Como lo señala Bruno Latour a menudo, tener una abundancia de confianza en los estudios técnicos puede dar lugar a malas políticas públicas, pues se pone demasiado énfasis en lo técnico, en detrimento de lo ético y de ciertos grupos de interés. Por esto conviene que se haga explícito que algunos hallazgos científicos van en contravía de ciertos valores o ponen en riesgo ciertas formas de vivir. Es deseable que se pongan sobre la mesa también los valores, creencias y cosmovisiones que ciertos hallazgos científicos ponen en jaque y se expresen sin tapujos los intereses que se defienden (los económicos, los del páramo, los de los hipopótamos). Quizás a partir de ahí se podría negociar, políticamente, qué tipo de mundo común se quiere construir teniendo en cuenta esos hallazgos de la ciencia.

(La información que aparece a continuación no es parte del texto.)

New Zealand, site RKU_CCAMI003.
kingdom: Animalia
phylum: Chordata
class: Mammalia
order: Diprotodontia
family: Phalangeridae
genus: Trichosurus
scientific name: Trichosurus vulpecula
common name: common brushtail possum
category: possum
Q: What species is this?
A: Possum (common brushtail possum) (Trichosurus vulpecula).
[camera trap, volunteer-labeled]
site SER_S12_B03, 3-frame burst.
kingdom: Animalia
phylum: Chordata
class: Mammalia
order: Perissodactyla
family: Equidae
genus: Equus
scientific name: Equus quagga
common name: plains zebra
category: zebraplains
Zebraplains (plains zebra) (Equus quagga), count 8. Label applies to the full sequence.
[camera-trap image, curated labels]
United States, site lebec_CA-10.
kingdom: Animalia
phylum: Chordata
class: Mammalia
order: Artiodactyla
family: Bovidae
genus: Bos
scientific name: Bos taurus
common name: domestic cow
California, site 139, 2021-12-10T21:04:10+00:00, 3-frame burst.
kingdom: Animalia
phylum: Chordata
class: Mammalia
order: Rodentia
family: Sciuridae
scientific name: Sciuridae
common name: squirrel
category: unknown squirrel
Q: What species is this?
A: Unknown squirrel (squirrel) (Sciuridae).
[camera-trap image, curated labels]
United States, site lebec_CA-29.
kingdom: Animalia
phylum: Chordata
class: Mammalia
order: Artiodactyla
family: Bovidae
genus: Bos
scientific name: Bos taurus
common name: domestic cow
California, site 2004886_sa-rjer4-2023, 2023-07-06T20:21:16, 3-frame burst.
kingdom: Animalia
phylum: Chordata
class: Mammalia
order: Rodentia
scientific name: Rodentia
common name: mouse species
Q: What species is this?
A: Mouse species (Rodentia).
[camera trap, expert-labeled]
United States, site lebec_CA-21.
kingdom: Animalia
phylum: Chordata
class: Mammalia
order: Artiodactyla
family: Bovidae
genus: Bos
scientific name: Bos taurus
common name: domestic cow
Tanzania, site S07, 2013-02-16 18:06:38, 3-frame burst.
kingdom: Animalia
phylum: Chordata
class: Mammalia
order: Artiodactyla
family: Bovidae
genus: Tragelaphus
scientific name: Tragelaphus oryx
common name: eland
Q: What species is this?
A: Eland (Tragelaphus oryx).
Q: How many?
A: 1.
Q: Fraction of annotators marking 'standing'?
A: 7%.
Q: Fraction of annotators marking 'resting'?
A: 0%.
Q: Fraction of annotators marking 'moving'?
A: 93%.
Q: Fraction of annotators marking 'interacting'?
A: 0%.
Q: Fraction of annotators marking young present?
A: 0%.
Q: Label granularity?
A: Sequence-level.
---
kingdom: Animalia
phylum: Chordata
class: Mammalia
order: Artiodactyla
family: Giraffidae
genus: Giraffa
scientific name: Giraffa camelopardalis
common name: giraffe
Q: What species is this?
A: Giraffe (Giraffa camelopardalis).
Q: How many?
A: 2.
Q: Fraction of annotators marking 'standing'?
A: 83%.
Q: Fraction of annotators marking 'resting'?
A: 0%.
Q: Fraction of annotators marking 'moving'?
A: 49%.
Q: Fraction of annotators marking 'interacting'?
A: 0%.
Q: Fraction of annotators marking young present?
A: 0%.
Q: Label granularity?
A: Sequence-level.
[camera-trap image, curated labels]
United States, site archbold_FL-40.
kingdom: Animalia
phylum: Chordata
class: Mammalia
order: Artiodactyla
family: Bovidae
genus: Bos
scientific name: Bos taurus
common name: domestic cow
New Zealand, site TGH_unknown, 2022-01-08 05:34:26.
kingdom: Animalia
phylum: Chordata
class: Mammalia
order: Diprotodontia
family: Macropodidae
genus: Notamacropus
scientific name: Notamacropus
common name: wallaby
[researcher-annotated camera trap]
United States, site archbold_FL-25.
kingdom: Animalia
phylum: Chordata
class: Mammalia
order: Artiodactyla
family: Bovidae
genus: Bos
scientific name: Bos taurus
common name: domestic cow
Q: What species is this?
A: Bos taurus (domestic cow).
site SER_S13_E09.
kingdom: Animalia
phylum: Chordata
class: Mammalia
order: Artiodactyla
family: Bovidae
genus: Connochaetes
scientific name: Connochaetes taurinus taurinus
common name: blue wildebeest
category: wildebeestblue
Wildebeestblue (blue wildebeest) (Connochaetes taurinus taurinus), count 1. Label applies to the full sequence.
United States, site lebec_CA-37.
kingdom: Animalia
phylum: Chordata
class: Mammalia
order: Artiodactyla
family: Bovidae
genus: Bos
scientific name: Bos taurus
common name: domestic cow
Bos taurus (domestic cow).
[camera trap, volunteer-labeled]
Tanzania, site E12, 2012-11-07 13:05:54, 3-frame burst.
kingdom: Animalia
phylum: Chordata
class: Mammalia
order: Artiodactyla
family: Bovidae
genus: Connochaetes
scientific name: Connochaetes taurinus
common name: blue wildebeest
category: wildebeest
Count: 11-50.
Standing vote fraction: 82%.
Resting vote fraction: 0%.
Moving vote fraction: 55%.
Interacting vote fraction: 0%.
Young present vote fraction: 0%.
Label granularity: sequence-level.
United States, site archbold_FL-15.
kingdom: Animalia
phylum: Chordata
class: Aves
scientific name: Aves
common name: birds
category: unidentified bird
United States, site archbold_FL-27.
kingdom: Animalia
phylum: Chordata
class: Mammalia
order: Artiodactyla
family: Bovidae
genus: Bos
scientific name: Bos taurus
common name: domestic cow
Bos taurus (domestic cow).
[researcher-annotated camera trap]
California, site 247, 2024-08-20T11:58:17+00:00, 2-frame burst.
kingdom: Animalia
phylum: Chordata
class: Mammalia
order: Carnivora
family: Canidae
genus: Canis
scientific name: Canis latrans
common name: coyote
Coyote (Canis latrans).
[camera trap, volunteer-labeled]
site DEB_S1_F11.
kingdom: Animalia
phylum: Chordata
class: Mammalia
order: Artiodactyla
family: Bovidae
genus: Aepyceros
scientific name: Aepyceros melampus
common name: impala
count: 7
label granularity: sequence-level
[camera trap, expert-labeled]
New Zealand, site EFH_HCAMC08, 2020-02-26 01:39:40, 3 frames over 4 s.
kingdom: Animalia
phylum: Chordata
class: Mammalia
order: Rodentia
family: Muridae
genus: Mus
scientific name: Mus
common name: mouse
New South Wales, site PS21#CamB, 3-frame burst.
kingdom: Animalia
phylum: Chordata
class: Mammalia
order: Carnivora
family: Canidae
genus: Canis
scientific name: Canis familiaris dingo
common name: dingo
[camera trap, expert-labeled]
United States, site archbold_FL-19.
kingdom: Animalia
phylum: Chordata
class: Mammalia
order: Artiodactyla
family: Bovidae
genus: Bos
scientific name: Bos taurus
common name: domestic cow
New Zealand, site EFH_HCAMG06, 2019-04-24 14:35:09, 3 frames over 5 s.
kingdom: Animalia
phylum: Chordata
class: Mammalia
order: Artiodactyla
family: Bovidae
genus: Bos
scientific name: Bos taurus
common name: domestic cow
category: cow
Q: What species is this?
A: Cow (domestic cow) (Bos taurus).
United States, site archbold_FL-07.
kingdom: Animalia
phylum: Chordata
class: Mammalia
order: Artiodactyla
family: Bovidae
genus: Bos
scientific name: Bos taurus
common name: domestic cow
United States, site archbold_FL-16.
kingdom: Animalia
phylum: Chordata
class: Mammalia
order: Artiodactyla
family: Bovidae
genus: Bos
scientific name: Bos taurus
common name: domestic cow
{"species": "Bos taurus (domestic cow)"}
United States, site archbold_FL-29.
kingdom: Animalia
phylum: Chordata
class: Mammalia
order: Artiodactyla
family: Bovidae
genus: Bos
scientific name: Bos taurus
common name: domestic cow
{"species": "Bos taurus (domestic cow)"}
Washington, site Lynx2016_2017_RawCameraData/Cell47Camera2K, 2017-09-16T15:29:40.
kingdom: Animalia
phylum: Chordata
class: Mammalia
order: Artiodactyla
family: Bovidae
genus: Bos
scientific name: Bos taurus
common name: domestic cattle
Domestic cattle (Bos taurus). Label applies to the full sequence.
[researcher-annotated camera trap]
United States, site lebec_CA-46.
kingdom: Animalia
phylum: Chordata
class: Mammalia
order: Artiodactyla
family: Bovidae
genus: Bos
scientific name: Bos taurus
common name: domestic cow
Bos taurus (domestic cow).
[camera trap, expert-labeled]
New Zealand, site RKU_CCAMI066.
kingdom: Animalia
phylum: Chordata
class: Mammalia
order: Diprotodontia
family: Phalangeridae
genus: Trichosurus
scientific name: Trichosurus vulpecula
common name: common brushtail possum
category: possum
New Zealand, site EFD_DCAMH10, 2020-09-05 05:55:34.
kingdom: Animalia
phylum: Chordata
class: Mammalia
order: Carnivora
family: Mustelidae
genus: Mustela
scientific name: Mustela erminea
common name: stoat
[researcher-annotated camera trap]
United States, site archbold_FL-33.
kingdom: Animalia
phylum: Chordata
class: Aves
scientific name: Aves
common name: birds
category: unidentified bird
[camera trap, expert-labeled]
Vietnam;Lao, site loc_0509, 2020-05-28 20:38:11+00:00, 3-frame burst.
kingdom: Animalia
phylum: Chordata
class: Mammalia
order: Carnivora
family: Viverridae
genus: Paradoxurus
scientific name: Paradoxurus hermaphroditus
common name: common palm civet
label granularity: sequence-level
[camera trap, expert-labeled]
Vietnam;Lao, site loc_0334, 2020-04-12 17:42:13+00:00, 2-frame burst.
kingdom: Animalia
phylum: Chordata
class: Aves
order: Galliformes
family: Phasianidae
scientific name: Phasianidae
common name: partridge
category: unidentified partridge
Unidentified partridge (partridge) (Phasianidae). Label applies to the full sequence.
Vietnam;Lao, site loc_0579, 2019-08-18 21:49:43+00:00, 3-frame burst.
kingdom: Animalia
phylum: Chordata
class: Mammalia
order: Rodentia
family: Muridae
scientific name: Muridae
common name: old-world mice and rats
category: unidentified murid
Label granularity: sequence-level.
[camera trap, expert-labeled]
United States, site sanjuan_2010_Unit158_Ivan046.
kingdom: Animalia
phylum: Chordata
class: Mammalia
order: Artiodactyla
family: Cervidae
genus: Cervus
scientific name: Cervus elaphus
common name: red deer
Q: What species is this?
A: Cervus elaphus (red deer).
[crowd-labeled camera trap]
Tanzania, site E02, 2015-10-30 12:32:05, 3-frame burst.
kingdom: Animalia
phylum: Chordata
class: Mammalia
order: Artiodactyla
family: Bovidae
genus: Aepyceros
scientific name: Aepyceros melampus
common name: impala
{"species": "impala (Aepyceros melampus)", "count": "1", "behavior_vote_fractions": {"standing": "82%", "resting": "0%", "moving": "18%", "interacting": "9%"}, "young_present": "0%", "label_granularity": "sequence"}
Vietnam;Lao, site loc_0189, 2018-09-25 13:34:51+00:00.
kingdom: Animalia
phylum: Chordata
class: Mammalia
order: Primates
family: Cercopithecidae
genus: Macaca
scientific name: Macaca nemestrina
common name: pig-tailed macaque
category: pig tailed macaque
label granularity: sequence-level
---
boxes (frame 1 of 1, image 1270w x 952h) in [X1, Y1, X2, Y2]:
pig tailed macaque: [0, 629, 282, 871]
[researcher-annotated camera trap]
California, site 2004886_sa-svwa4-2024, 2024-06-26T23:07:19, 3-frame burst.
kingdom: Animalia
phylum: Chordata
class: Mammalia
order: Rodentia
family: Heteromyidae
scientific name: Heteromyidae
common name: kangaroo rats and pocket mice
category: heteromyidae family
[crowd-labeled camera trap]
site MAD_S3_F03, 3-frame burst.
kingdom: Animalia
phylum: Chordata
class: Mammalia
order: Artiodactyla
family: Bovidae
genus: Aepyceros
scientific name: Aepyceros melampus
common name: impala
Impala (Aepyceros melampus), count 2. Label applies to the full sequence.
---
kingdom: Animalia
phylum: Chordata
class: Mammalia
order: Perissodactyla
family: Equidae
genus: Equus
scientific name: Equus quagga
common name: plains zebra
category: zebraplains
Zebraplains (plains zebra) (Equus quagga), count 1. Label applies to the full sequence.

Esto implica que la ciencia y la política deben procurar hablar desde su posición, sin confundirse, pero sin querer imponerse la una sobre la otra. Quizás esta sea una posible manera de navegar en la posverdad, en vez de quererla combatir con una verdad a la defensiva, y así lograr componer un mundo más ajustado a las actuales circunstancias. De lo contrario, tanto políticos como científicos corren el riesgo de caer en dogmatismos contemporáneos que dejan muchas cuestiones por fuera de la negociación.